I mean, there was no Dawson's Creek or mozzarella sticks or malls or Lincoln Park, so, it was like totally boring.

I guess that brings up the question of whether the basis of adolescence lies in genetics or socialization, and I don't have the back-up to make a claim either way.
posted by jennyb at 1:40 PM on December 6, 2001


viama: unless you're joking, it's from a Far Side cartoon.

jennyb: Just going from memory, but I could have sworn I read an article in Discover or something a couple of years ago that suggested (from a few studies of adolescent girls in different social strata) that the on-set of adolescence could be triggered by social factors.
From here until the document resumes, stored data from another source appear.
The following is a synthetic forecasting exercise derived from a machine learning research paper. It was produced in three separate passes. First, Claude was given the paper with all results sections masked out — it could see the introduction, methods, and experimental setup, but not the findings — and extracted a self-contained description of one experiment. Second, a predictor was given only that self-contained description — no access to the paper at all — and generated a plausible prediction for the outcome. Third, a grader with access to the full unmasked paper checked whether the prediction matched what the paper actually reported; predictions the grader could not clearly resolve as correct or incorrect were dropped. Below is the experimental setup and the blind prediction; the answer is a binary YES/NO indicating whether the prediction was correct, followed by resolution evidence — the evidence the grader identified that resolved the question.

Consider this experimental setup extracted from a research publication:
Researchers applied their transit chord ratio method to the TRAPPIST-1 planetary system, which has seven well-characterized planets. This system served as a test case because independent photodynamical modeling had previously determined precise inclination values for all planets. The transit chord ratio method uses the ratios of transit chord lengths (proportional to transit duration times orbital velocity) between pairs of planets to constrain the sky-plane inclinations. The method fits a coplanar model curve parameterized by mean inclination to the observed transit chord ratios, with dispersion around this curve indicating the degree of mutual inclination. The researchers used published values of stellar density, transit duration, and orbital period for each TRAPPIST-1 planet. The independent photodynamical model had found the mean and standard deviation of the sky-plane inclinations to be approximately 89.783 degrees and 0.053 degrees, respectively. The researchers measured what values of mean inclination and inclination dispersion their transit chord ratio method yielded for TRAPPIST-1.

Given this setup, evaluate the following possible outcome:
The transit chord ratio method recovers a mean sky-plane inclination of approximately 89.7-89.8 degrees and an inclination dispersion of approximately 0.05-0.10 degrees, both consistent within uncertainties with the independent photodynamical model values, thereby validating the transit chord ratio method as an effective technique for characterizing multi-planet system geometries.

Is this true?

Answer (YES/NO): NO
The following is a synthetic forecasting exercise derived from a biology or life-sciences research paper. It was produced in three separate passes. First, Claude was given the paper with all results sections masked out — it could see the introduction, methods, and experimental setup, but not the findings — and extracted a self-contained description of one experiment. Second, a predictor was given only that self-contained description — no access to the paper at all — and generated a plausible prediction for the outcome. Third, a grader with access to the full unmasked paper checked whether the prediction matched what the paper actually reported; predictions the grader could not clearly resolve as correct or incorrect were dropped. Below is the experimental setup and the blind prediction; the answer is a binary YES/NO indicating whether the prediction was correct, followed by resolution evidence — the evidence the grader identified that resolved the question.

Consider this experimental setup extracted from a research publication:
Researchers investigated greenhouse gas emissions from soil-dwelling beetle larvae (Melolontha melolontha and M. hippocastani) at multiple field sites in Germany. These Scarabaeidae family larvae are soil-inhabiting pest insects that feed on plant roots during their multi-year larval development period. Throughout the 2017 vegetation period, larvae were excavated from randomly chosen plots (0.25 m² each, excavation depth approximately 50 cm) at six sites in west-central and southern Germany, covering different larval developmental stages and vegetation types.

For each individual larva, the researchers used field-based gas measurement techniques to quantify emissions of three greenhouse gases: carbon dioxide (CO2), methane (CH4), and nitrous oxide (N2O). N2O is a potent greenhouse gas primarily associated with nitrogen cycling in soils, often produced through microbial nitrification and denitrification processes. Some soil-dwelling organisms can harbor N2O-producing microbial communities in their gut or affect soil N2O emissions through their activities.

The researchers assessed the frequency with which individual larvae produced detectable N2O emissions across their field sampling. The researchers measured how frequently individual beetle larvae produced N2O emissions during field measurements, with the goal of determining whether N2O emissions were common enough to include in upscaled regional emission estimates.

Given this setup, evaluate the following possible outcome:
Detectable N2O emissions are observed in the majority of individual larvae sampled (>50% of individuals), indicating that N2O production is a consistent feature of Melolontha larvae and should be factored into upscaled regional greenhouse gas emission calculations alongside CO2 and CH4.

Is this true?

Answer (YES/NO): NO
In other words, it speculated that teenagers, and in particular teenage girls, could begin their sexual maturity earlier if they were living in a more unstable environment.

It's almost as if nature puts a "Turbo" switch in our genes, so if we're in a nice, safe, environment, we develop at a slower pace- but if we're in an environment that's less stable, nature kicks things into gear so that ideally new babies will be ready to get pumped out ASAP so to continue the species.
posted by hincandenza at 3:50 PM on December 6, 2001


Quixoticlife's comment about hormones in food is a complete non-sequitur.

Uh...how about her comments being...uh...facetious? Ya know, like playfully jocular?
posted by adampsyche at 3:56 PM on December 6, 2001


Also, it has been shown that certain environmental factors (including sexual abuse) can absolutely prompt premature adolesence...i had a neighbor who had this happen to her, and according to her mother she was entering puberty at about 8 or 9. sad story, but she was a great kid. i will try to find a link for that....
posted by adampsyche at 4:12 PM on December 6, 2001


Adam: I was rather tired when I wrote that last comment. I suppose I didn't think of it. ;-) In any case -- I never said environmental factors can't prompt premature adolescence. I said they can't be solely responsible for adolescence. Incidentally, I'd be interested in knowing more about the girl you mentioned.
posted by caveday at 4:44 PM on December 6, 2001


Then you should provide an e-mail adress in your profile. ;-)
posted by adampsyche at 6:14 PM on December 6, 2001


I would like to point out here that childhood and adolescence are both concepts that are extremely plastic--as in flexible and constantly changing--and recent, and that adolexcence in particular has only been around for about a century. Also as plastic, is sex abuse of children--it was legal in my lifetime for 12 year old girls to marry in some states of the South, now a 17 year old boy with a 15 year old girlfriend can get the permanent label 'registered sex offender' in my state. Not to mention the hysteria about professors sleeping with students, too.. There is this whole moral panic aspect about it. Not to mention the cautionary pornography of TV news sex-with-kids/crime,crime, crime coverage--and they're not exactly throwing meat to cows: we're fascinated--we want to condemn it and wallow in it at the same time. What horrifies me is people who think TV news accurately portrays any social problem. Also horrifying to me is the way that we segregate by age now instead of race.

Well, potential thread hijacking aside, let me add artifical lighting as another culprit in earlier menarche. But I wouldn't rule out social transmission: our talking and talking about sex and children and sex and children and sex and teens and sex and teens.